Quizás una de las
parábolas más lapidarias de Jesús es esa que dice: “Dejad que los muertos
entierren a sus muertos”. ¿Chávez vive? Lo veo por todas partes, a propósito de
esa proliferación de la figura suya, que se vende como si se tratara de una
resurrección.
Si uno mira allí, allí está un
Chávez posado, con el dedo pulgar apoyado de la barbilla, y el índice
apuntándole a la sien. Si uno mira allá, allá está un Chávez con una sonrisa de
puchero, y entre tanto le está cayendo la lluvia. El Chávez adolescente acullá,
en un retrato de fotomatón; por todas las carreteras del país en vallas, donde
se muestra al comandante que si vestido de militar, besando la bandera; que si
abrazando a una viejita; en lugar, remataría Jesús, de dejarlo descansar en
paz.
En efecto, Chávez fue la
esperanza para esa Venezuela que se dejó seducir por su mensaje de cambio y
transformación. Al tipo le llegó su tiempo, y lo supo aprovechar, y esto porque
logró proyectar su exaltado narcisismo sobre el pueblo; algo así como decía
Julio Cortázar con respecto a París, desde su posición de escritor: que él
sentía que se proyectaba sobre París, y que París se proyectaba en él;
contando, sobre todo, con un hábil manejo del lenguaje; como lo demostró desde
el mismo momento en que sale a la palestra pública, y entonces pronuncia aquel
profundo sarcasmo; el ya lejano 4 de febrero de 1992: “Por ahora…” Luego, toda
la carga de populismo que había en el fondo de ese lenguaje.
He allí una Venezuela
desmoralizada, esa en la que este señor se lanza con semejante sarcasmo: “Por
ahora…” Esto porque, ciertamente, había un cierto grado de degradación en la
sociedad de ese entonces; que para comenzar ya se expresaba en una dirigencia
política que había corrompido los valores de la familia, y la familia es la
base fundamental para el fomento de las buenas costumbres.

*****

- [TAREA]:
Traduce al inglés esta oración del texto sobre Chávez: «Si uno mira allá, allá está un Chávez con una sonrisa de puchero, y entre tanto le está cayendo la lluvia.» Las entradas que vienen a continuación son material independiente del texto sobre Chávez.

[Registros de relaciones espaciales]
*****

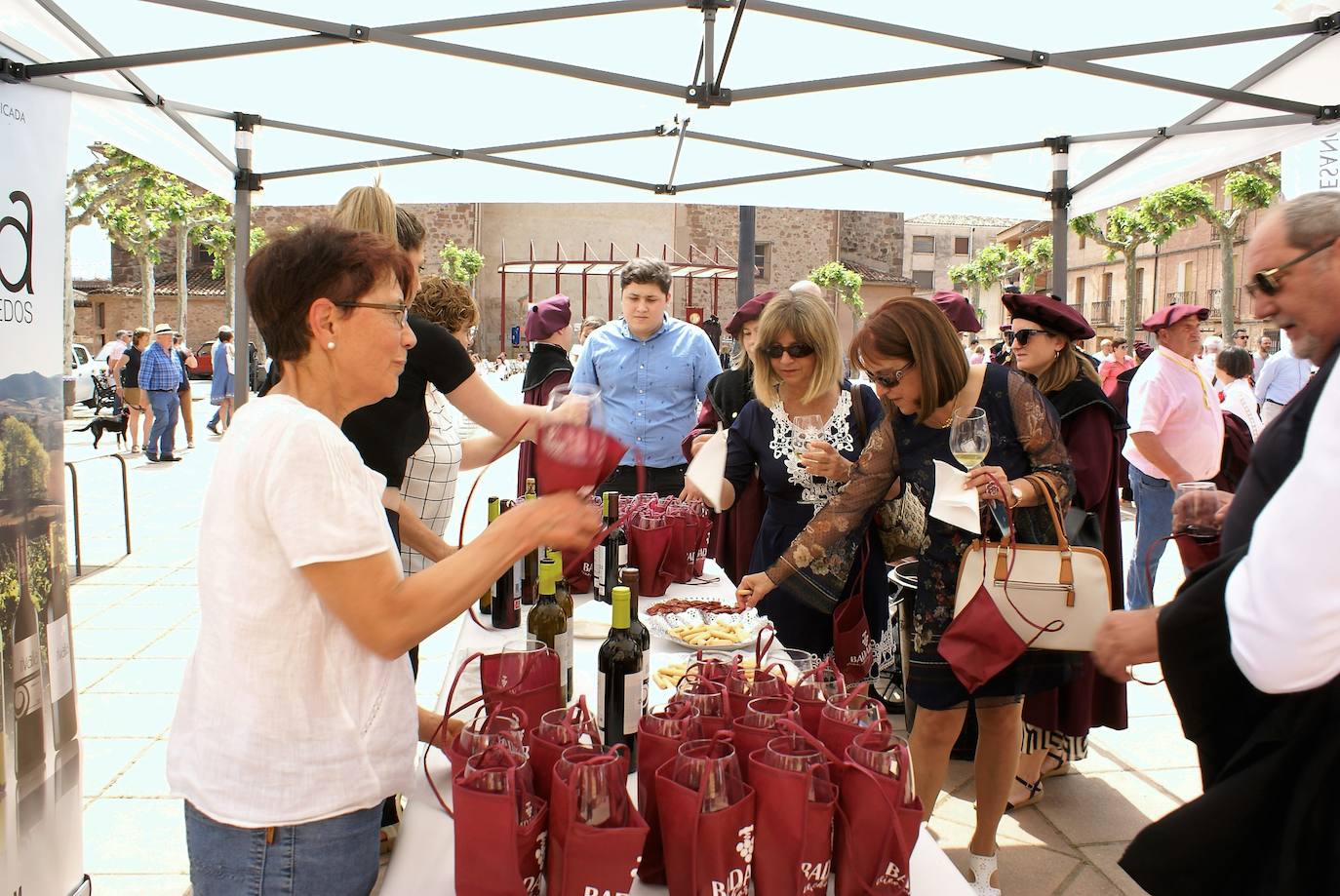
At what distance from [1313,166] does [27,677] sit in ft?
20.9

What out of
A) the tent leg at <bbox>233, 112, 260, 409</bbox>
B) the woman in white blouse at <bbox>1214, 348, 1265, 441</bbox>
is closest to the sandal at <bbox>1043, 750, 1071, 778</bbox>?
the tent leg at <bbox>233, 112, 260, 409</bbox>

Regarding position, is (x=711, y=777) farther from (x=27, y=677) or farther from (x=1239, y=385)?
(x=1239, y=385)

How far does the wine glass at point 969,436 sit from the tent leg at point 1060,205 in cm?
294

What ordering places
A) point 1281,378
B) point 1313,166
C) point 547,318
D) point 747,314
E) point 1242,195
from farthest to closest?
point 1242,195 < point 1281,378 < point 547,318 < point 1313,166 < point 747,314

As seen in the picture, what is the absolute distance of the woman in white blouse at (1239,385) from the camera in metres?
7.70

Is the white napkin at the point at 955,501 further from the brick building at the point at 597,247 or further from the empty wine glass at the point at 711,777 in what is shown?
the brick building at the point at 597,247

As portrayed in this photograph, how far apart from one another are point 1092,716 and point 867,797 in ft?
9.75

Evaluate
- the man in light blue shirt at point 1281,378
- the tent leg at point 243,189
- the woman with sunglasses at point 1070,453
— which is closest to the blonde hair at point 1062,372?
the woman with sunglasses at point 1070,453

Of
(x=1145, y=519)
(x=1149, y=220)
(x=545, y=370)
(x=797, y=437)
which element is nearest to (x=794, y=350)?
(x=797, y=437)

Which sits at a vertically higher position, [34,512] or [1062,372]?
[1062,372]

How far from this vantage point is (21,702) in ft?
8.12

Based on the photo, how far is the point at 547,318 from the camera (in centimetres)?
623

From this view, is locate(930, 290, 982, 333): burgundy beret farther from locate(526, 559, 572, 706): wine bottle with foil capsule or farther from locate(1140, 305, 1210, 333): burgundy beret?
locate(526, 559, 572, 706): wine bottle with foil capsule

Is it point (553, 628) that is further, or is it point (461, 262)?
point (461, 262)
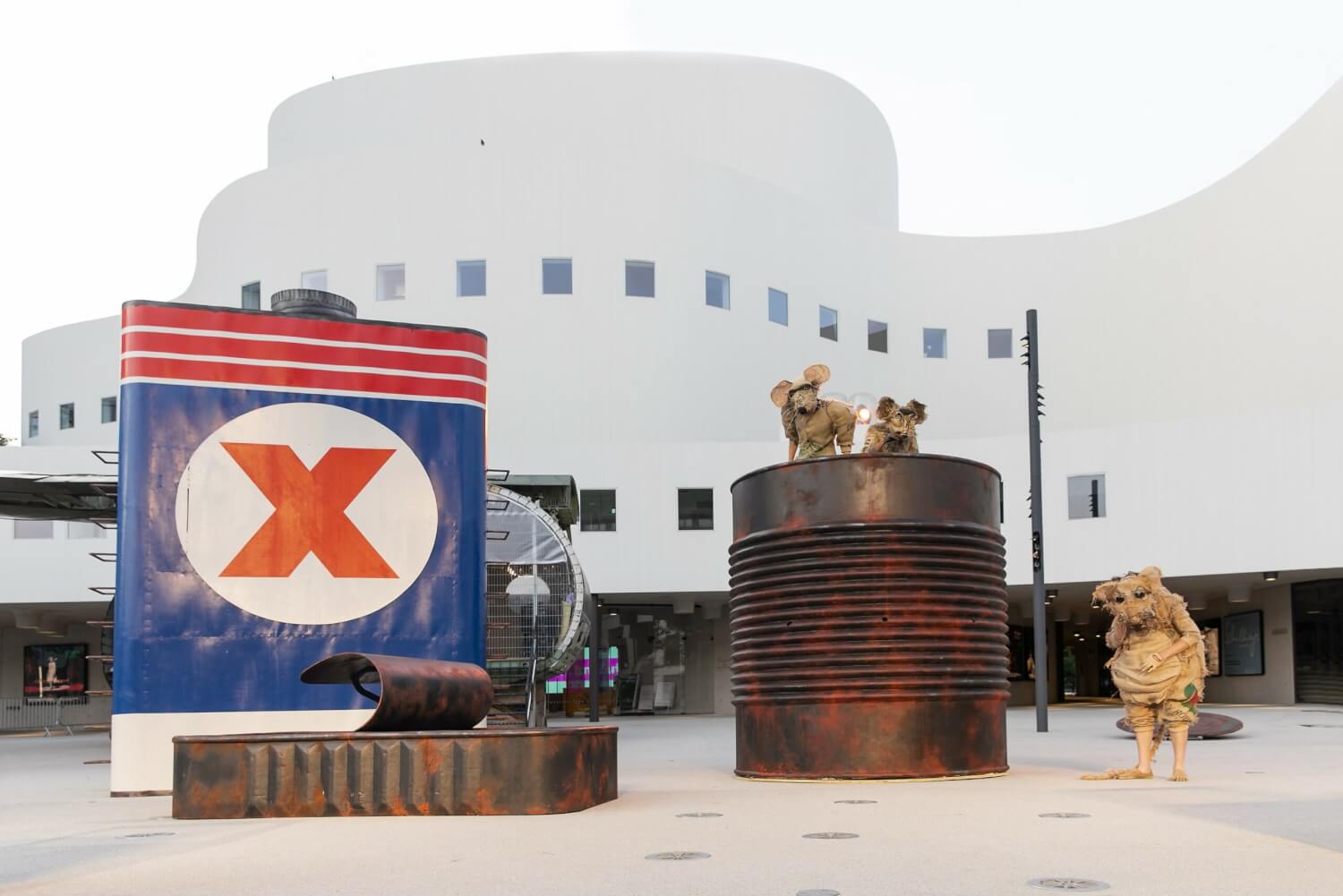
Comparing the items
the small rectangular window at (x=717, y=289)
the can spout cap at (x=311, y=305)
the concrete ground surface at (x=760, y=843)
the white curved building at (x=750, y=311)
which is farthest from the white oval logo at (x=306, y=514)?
the small rectangular window at (x=717, y=289)

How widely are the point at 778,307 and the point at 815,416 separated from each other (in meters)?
22.8

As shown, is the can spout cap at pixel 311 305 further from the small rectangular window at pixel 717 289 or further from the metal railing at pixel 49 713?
the metal railing at pixel 49 713

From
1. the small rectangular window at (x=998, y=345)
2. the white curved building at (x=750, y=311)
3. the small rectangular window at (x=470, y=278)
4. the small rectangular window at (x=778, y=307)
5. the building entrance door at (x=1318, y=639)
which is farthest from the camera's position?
the small rectangular window at (x=998, y=345)

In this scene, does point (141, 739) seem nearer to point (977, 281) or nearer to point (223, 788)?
point (223, 788)

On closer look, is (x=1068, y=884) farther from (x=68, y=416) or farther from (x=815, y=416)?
(x=68, y=416)

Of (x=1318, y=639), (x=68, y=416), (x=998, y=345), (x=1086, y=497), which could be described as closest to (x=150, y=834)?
(x=1086, y=497)

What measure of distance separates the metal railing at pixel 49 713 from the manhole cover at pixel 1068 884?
34.4m

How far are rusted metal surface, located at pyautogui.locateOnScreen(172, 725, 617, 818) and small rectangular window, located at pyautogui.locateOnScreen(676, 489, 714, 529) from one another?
20.3 metres

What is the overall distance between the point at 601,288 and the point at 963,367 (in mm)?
11080

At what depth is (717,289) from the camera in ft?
110

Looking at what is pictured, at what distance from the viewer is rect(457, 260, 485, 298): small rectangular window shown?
32.1 m

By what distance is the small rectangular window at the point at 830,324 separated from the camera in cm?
3581

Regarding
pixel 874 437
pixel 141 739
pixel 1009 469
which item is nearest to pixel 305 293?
pixel 141 739

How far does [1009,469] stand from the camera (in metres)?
28.6
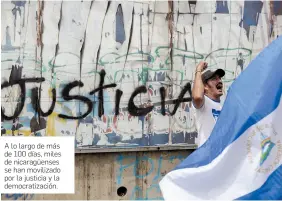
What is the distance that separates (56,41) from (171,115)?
1.79m

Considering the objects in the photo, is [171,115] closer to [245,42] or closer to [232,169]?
[245,42]

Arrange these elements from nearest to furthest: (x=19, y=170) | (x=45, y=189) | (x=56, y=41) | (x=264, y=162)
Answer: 1. (x=264, y=162)
2. (x=19, y=170)
3. (x=45, y=189)
4. (x=56, y=41)

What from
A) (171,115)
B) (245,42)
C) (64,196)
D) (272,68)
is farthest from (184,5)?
(272,68)

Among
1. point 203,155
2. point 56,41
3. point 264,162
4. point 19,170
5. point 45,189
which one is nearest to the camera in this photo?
point 264,162

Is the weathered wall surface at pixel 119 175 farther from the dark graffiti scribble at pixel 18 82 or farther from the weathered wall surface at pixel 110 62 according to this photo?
the dark graffiti scribble at pixel 18 82

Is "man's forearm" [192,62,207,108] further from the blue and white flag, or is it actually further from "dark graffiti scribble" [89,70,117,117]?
"dark graffiti scribble" [89,70,117,117]

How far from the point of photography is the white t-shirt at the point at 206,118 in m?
5.04

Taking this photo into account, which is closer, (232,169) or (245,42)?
(232,169)

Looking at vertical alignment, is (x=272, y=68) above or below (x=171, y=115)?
above

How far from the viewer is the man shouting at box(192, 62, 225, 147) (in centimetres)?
506

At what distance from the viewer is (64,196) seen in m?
7.71
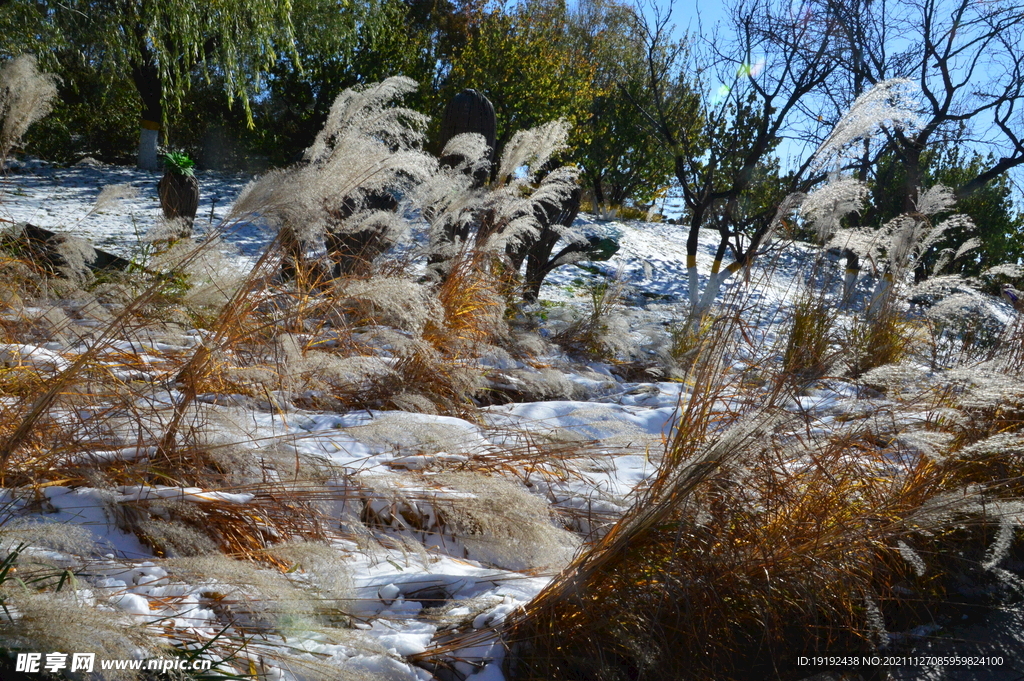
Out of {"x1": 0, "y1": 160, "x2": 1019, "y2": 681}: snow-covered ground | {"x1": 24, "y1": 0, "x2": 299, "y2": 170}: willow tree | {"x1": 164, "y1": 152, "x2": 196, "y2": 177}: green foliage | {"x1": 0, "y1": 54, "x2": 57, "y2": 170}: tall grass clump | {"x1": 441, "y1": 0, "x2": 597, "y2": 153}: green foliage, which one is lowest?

*****

- [RESPUESTA]:
If one looks over there, there is a Chávez with a pouting smile, and meanwhile the rain is falling on him.